DeepStream Inference Terminated Due to Buffer Pool Size Error

• DeepStream Version = 6.4

I am seeking assistance with using NVIDIA DeepStream to perform inference on 8 sources, each a minimum of 10 hours long. I am utilizing the Kafka protocol to read the output messages. However, the inference process is terminated after an hour with the following error:

gstnvtracker: Unable to acquire a user meta buffer. Try increasing user-meta-pool-size

The documentation suggests that this issue occurs when downstream plugins take too long to release buffers, causing the buffer pool to become empty. It recommends increasing the pool size from the default 32 to a larger value like 64.

Will I encounter the same error after setting the pool size to 64? Additionally, where should the parameter user-meta-pool-size be added?

Thank you in advance for your help.


You can try that. Just set the user-meta-pool-size in your config file or set that in the source code as the following.

  g_object_set (G_OBJECT (tracker), "user-meta-pool-size",
      64, NULL);

Please provide complete information as applicable to your setup. Thanks
Hardware Platform (Jetson / GPU)
DeepStream Version
JetPack Version (valid for Jetson only)
TensorRT Version
NVIDIA GPU Driver Version (valid for GPU only)

Hardware Platform (Jetson / GPU) - Nvidia T1000 8GB
TensorRT Version -
NVIDIA GPU Driver Version (valid for GPU only) - 535.183.01

Thank you for your response. I increased the user-meta-pool-size to 64 as suggested, but unfortunately, the inference process still terminated after about an hour of inference data.

Considering that 8 sources maybe the issue, I tested for 1 source which was 12 hours long, the same problem occurred. It did not give error, it just killed the inferencing.

Are there any other potential solutions or adjustments that I can make to address this issue?


Could you attach your pipeline and the whole log with GST_DEBUG=3?
You can run the following command to dump the log into a file.

GST_DEBUG=3   <your_command>   2>&1|tee log.txt

Also you can also try that on our latest version DS7.0 to check whether there is still the same issue.

I am using the code from the following GitHub repository to run the inferencing:

I have run the command with GST_DEBUG=3 and attached the log file as requested. Please find the log file attached.

I have not yet tried the latest version DS7.0. If the issue persists, I will consider upgrading to check if that resolves the problem.
log.txt (11.7 MB)

After some testing, it was found out that, the RAM was increasing continuously until it reached max utilization - 32 GB and killed the inferencing.

How can we restrict the utilization or is it possible to handle this issue in another manner?


OK. This is most likely a memory leak problem. Have you made any changes to the demo code?

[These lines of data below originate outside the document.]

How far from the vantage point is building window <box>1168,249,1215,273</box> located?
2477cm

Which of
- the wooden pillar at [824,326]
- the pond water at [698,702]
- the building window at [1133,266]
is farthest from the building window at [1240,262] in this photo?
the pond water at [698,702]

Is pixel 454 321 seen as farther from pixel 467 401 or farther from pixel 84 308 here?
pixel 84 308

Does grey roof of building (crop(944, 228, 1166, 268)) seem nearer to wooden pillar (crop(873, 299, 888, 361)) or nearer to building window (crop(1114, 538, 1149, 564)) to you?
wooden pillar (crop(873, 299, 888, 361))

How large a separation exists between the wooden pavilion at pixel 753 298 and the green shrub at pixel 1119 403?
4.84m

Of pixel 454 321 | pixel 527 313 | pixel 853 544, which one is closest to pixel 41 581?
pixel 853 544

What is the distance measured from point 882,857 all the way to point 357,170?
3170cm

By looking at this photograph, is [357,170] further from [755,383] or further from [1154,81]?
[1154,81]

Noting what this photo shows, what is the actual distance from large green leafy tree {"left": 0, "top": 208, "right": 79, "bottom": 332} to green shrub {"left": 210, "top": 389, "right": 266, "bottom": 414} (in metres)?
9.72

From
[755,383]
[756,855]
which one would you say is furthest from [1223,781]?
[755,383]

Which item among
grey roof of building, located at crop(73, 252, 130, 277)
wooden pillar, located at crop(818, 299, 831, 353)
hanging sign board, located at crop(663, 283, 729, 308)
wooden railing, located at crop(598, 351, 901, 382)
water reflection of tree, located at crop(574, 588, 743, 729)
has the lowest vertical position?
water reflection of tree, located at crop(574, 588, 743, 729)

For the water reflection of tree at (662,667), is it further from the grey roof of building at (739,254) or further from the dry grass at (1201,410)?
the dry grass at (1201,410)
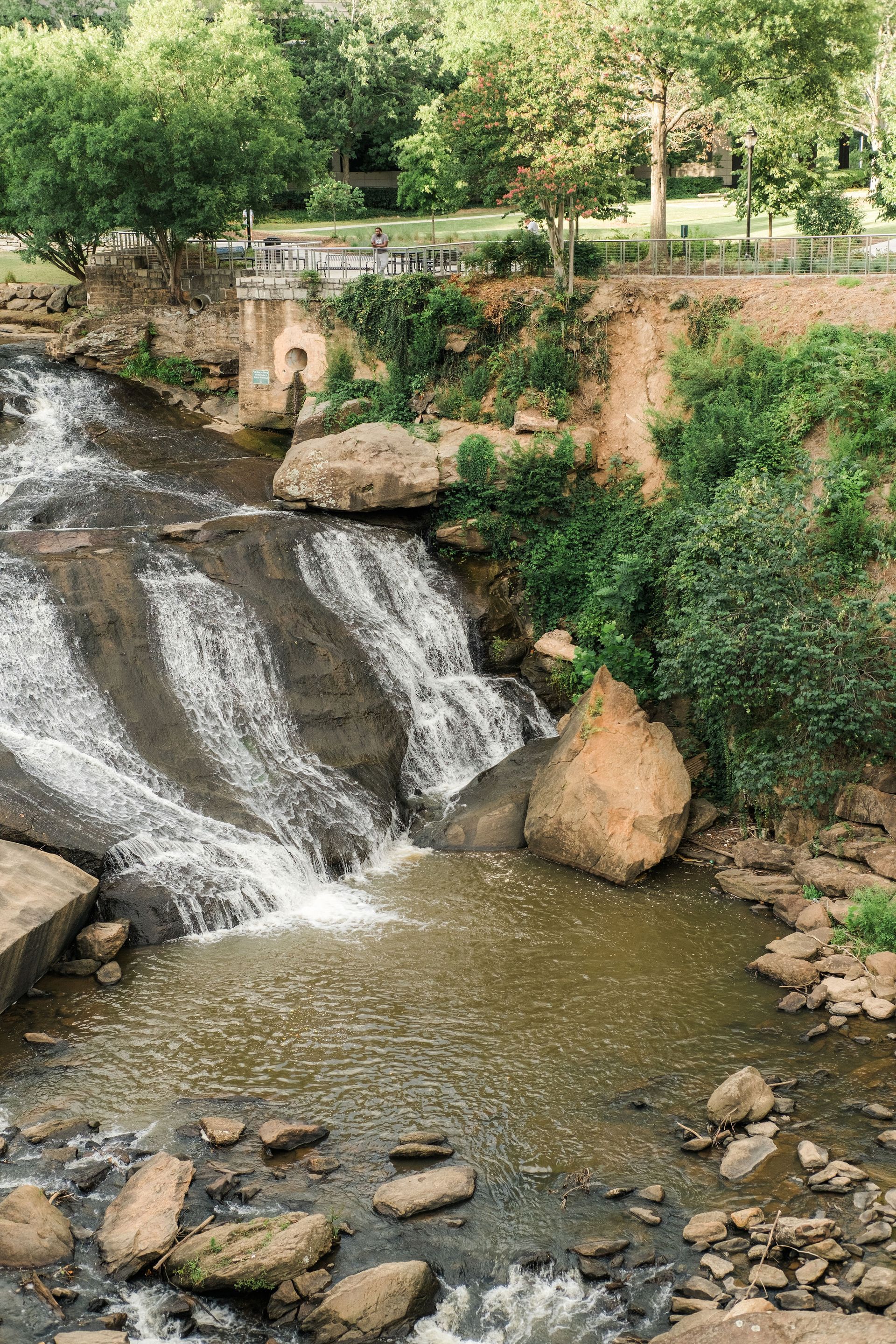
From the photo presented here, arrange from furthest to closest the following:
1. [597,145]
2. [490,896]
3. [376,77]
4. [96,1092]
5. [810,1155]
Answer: [376,77]
[597,145]
[490,896]
[96,1092]
[810,1155]

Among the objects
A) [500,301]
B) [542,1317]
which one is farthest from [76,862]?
[500,301]

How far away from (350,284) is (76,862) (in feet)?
53.4

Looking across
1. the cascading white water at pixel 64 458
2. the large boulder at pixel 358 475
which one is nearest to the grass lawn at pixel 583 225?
the cascading white water at pixel 64 458

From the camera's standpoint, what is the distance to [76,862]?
48.8 feet

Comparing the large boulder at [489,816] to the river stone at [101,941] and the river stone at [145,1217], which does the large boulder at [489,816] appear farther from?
the river stone at [145,1217]

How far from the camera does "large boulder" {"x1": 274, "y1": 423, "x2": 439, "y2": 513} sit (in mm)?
22656

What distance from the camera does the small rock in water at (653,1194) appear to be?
10625 mm

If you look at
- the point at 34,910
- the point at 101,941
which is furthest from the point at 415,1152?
the point at 34,910

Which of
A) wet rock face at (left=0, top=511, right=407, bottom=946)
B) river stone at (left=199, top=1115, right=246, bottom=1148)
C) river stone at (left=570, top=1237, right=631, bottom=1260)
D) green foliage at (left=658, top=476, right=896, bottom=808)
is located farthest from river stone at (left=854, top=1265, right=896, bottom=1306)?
wet rock face at (left=0, top=511, right=407, bottom=946)

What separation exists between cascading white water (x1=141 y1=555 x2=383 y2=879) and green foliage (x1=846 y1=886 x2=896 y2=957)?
21.2ft

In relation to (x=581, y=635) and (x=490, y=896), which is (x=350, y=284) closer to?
(x=581, y=635)

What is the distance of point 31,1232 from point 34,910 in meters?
4.27

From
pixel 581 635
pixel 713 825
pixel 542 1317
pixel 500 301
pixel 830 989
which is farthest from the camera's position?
pixel 500 301

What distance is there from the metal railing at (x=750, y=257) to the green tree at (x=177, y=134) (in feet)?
29.8
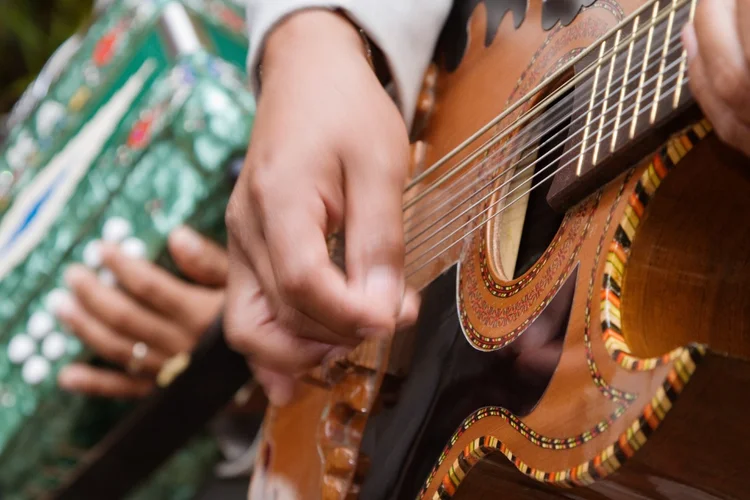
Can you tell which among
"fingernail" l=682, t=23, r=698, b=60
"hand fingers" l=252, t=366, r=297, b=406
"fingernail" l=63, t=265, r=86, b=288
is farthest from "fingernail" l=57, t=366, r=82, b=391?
"fingernail" l=682, t=23, r=698, b=60

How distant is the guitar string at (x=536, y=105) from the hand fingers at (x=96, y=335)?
1.71 feet

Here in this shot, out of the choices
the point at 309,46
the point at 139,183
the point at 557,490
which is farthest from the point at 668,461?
the point at 139,183

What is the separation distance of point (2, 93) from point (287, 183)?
1922mm

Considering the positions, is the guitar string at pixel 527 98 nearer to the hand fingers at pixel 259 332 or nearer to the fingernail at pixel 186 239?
the hand fingers at pixel 259 332

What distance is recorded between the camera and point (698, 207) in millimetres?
454

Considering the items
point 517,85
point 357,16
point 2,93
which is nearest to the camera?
point 517,85

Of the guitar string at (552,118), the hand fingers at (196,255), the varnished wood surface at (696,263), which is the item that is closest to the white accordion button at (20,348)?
the hand fingers at (196,255)

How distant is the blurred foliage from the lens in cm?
212

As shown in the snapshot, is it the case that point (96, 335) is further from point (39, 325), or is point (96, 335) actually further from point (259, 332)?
point (259, 332)

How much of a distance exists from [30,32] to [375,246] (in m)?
1.92

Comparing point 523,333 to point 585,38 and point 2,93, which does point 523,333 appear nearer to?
point 585,38

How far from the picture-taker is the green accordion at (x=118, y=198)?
3.33ft

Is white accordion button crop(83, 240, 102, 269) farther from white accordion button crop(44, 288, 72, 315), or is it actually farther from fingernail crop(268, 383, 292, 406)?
fingernail crop(268, 383, 292, 406)

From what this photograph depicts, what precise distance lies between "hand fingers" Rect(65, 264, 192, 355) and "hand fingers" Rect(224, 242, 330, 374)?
1.35 ft
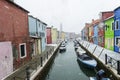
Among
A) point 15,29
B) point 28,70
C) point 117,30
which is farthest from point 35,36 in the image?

No, I haven’t made any changes.

I have tried our demo on my board. The memory has not grown significantly. Are you sure you didn’t change anything in our project?

Could you try not to run your code, just run our demo without any change?

Hey, thanks for the reply.

I ran the initial code from the GitHub repository you provided, and I observed that the memory usage on the CPU increases slowly over time until it finally consumes all available memory. Could this be related to the error I’m encountering? Do you have any insights into what might be causing this issue?

Memory Leak in the Pipeline
Improper Buffer Handling

Where did these 2 lines print? There is no such lines in the log file you provided.
Could you update your DeepStream to our latest version 7.0 and try again?

No they are not part of the logs, I only suggested that, those 2 cases could be the issues I’m facing.

Sure, I’ll run it in DS7.0 and let you know.

I have tested it on DS7.0 and the case remains the same. Here are the config files that I made changes to and the snap of memory reaching it’s limit. Please let me know if any other document is required.
dstest.txt (6.7 KB)
nvdanalytics.txt (8.9 KB)

OK. May I know what tools are you using to check the memory? Could you just use our demo video instead of 1.mp4 in your config file to reproduce this problem and attach the specific statistics, like the memory growth per hour?